Steelers to let Wallace test free agency: Staring at a slew of salary cap issues, the Steelers face a precarious situation with WR Mike Wallace. League sources have told NFL Network insider Jason La Canfora that there is “real concern” within the team’s front office that they could lose Wallace. It would cost the Steelers $9 million against the cap if they use a franchise tag on Wallace, and the next concern for Pittsburgh becomes how much in salary the WR could draw from interested teams and whether the Steelers would be interested in matching it. Thanks to back-to-back quality seasons and a growing reputation as a playmaker, Wallace likely will be a sought after commodity. With plenty of teams looking for a top flight pass-catcher, there are a number of attractive locales for Wallace. He’s already slated to come off the board in the middle rounds, but in the right situation, his value could get a little bit of a bump. If he does leave, it puts the spotlight on Antonio Brown and raises questions of whether he’s ready to be a No. 1 receiver. Approach Brown with cautious optimism in the middle rounds.
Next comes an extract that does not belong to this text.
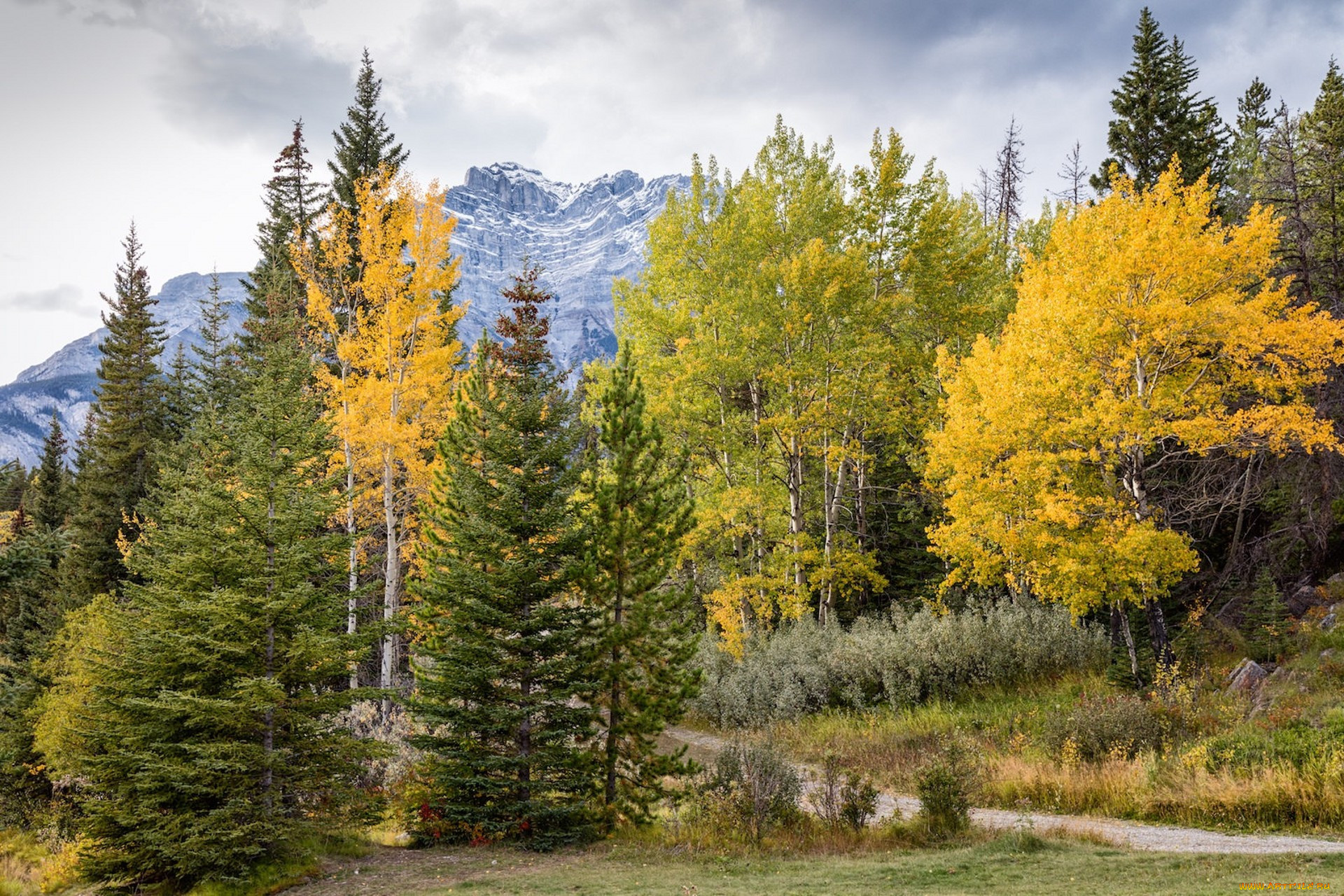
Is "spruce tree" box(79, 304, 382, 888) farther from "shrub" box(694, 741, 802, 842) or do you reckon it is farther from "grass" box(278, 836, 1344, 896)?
"shrub" box(694, 741, 802, 842)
Peterson hopes to be ready for opener: Vikings RB Adrian Peterson says his goal is to be ready for Minnesota’s 2012 season opener as he continues his rehab from reconstructive knee surgery. As far as goals go, it’s pretty optimistic since the timeline for recovering from ACL surgery is often in the neighborhood of eight to nine months — Peterson had surgery about eight months before the start of next season. There’s also the issue of whether or not he’ll be the familiar A.D. when he returns to the field. As Michael Fabiano wrote, RBs returning from ACL surgery generally haven’t fared well right away. One thing is for certain, Peterson won’t be a first-round back in most drafts next season. However, a consensus on where he should be drafted has yet to form. Expect much to be written and said on this topic as the summer approaches.
Bills not expected to franchise Johnson: The Bills and WR Stevie Johnson are reportedly still “far apart” in contract negotiations but the wideout doesn’t expect the team to use its franchise tag on him. While signing Johnson is important for the team, the price will have a large effect on whether he’s running routes in Orchard Park next season. Set to enter his fifth year in the league, Johnson has had good, but not great seasons in the past — although some of his inconsistency could reasonably be blamed on Buffalo’s inability to find a quality QB. Right now, there’s no telling if the Bills are willing to let the former Kentucky Wildcat walk, but for the moment, consider him a second-tier receiver suited for the middle rounds.